Published: 11 Apr 2019
Lesley Irvine, TIA
Anyone can see that milking once-a-day has its attractions, but is it a profitable option? At the 2019 Tasmanian Dairy Conference, Paul Edwards from DairyNZ presented the results from two recent studies comparing twice-a-day (TAD) milking systems to once-a-day (OAD) milking systems.
The studies focused on strategic OAD milking – that is, farms that milked their herd OAD for the whole season.
One of the studies compared 302 OAD herds and 2424 TAD herds. The study paired the OAD herds with similar TAD. It showed there was an 11% decrease in milk production in the first year of milking OAD. Milk production returned to the pre-OAD milk production level by the fourth year of OAD milking. However, compared to their paired TAD milking herds, OAD milking herds were still 11% behind the TAD herds as the TAD herds had also increased production during the four years. There was less of a production impact on the lower producing OAD herds.

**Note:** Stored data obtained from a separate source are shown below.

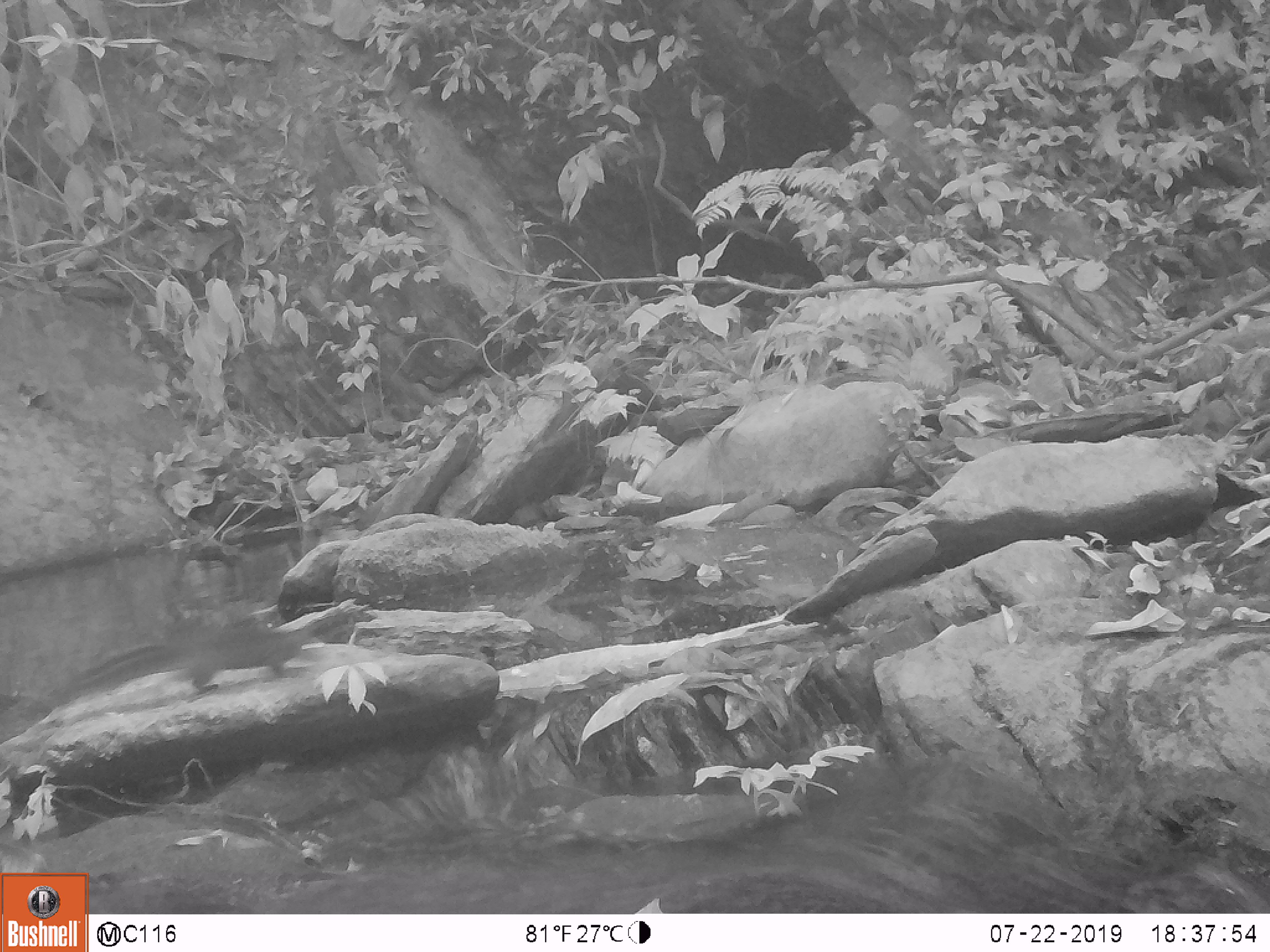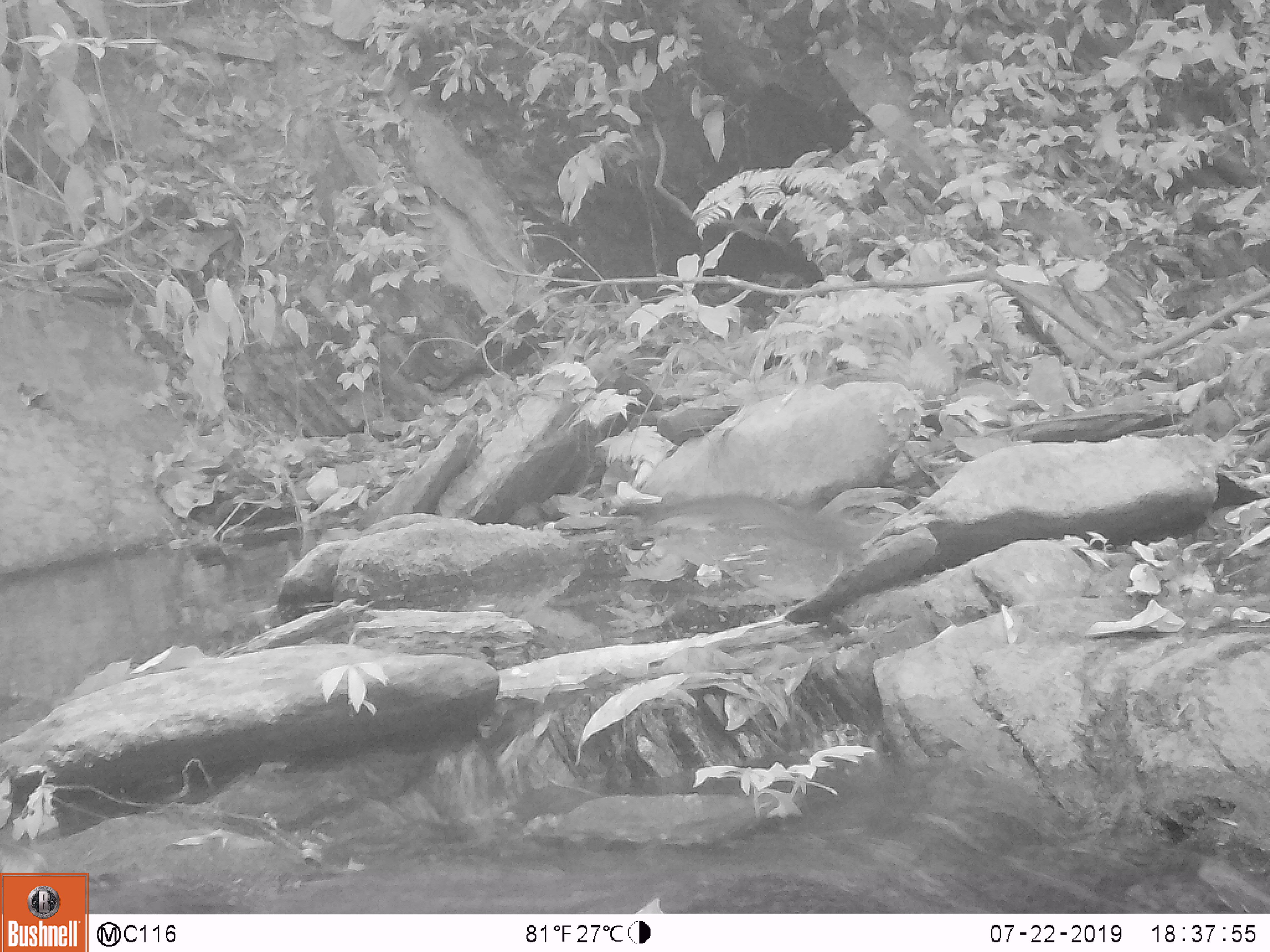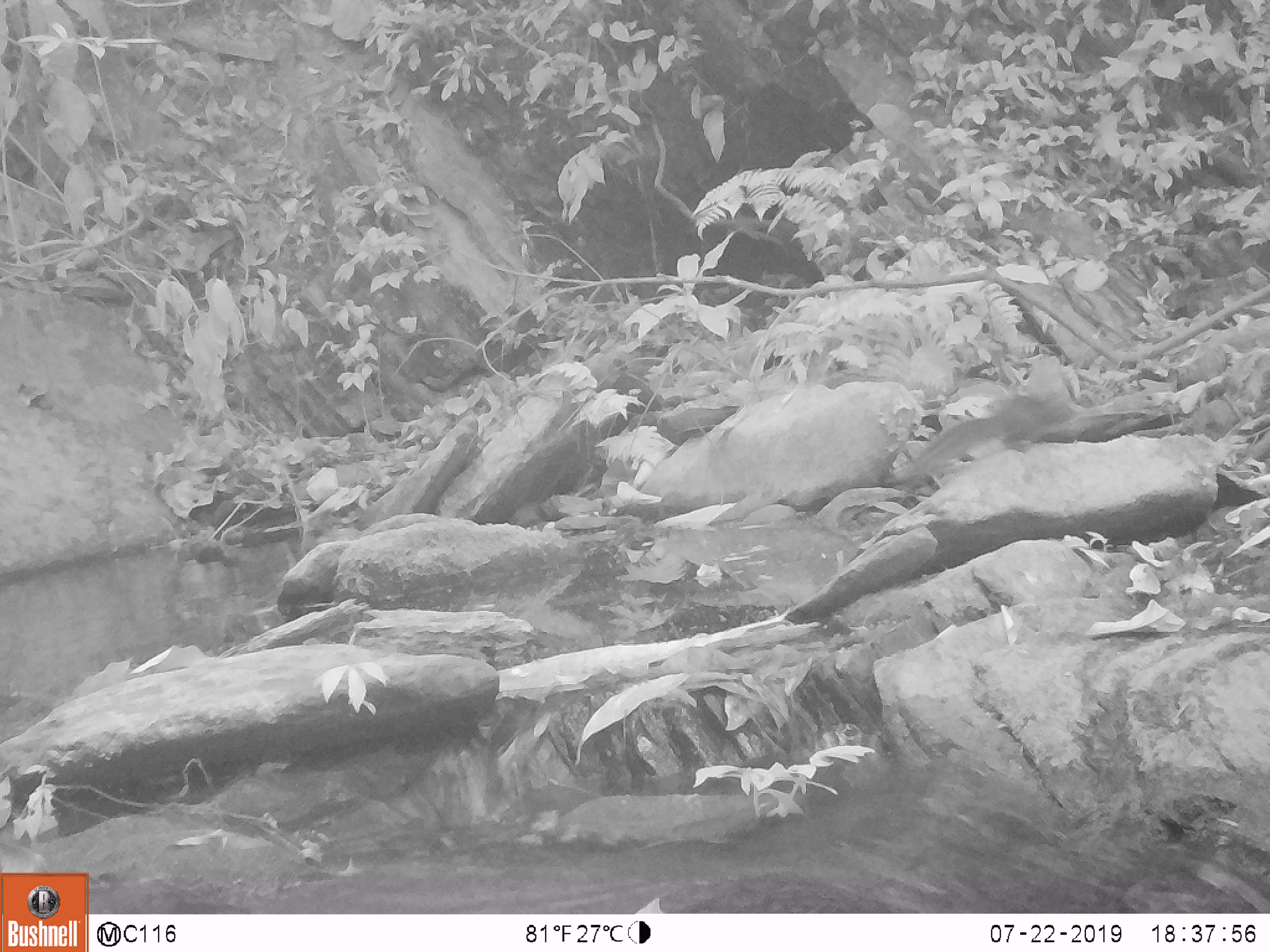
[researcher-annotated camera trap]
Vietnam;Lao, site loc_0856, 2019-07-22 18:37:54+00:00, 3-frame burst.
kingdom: Animalia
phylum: Chordata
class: Mammalia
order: Rodentia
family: Sciuridae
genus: Dremomys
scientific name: Dremomys rufigenis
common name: red-cheeked squirrel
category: red cheeked squirrel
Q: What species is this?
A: Red cheeked squirrel (red-cheeked squirrel) (Dremomys rufigenis).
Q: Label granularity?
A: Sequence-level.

Given that OAD milking results in lower milk production, to retain profit parity with TAD herds, there must be benefits that improve profitability and/or cost reduction for OAD herds. There are several ways this can occur:
- Improved reproductive performance – OAD had tighter calving spreads
- While replacement rates were the same between OAD and TAD herds at 20%, the reasons cows were culled were different
- Less cows were culled because they were empty in OAD herds
- More cows were culled because of low production and udder reasons (e.g. blind quarters, mastitis, cell count, slow milker, udder breakdown) in OAD herds
The second study compared New Zealand DairyBase data from 2005/06 to 2015/16. This data included 99 OAD herds and 927 TAD herds. The data showed OAD herds did not reduce costs relative to TAD herds and had decreased profitability relative to TAD herds.

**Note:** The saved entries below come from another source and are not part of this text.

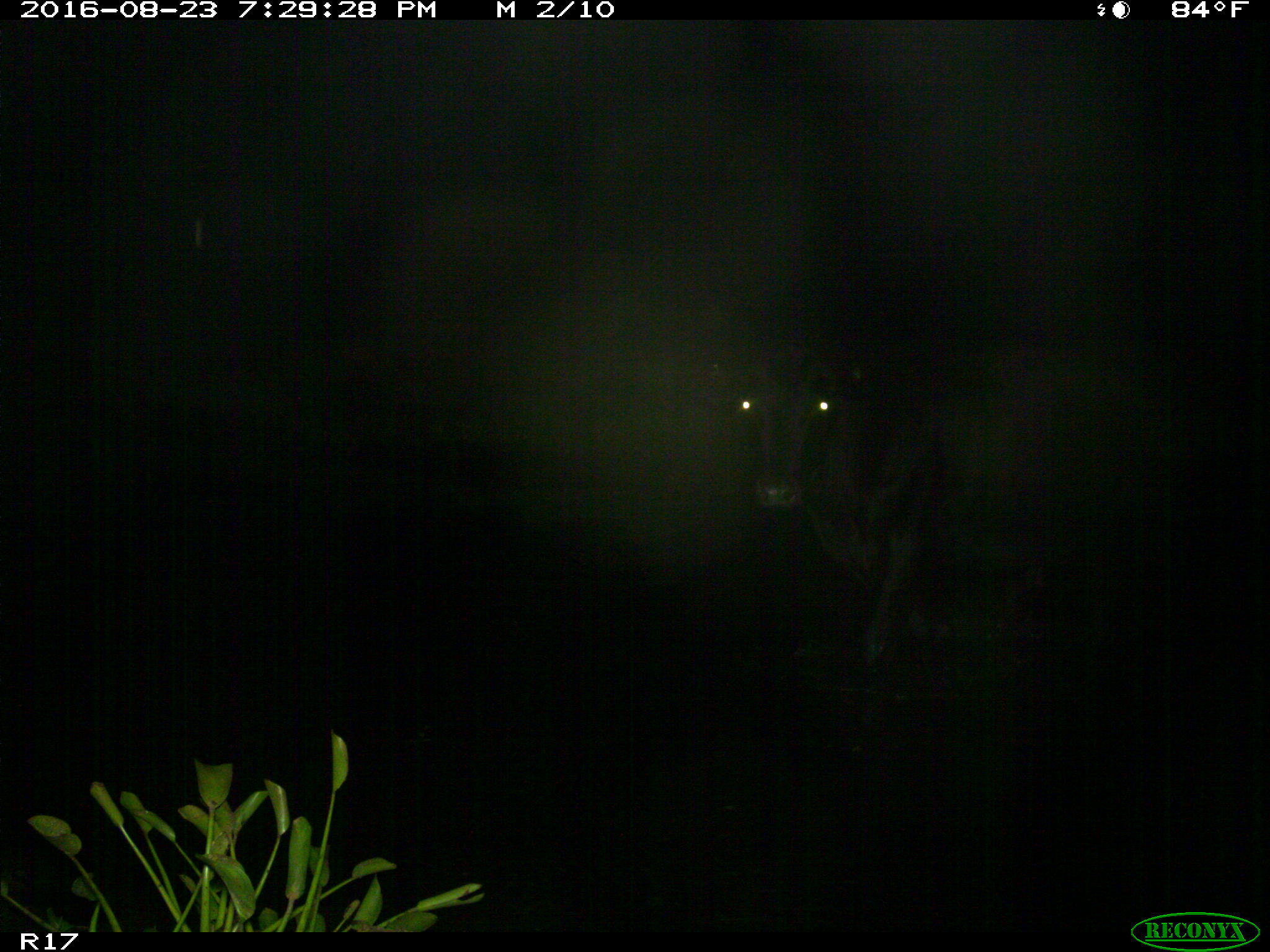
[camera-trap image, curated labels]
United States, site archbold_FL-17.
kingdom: Animalia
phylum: Chordata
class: Mammalia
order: Artiodactyla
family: Bovidae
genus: Bos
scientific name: Bos taurus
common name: domestic cow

The greatest opportunity to reduce costs in OAD herds is with labour as you are only milking once-a-day. Labour also accounts for over 20% of costs on a dairy farm. However the study showed there was only a very small increase in the cows milked per full time equivalent on OAD farms.
Paul’s key messages about OAD milking from the two studies were:
- A decrease in milk production of 2-16% is likely in the first year. Herds with existing low per cow milk production have the lowest decrease in production. The decrease in milk production will be greater in higher producing herds.
- Costs need to be reduced to maintain or improve profitability but on average this wasn’t achieved.
- If target costs aren’t achieved it doesn’t mean OAD milking is unprofitable (just might be less profitable than equivalent TAD herd).
- There are many drivers for adopting OAD.
- It is important to examine the systems changes and prepare a budget if considering OAD.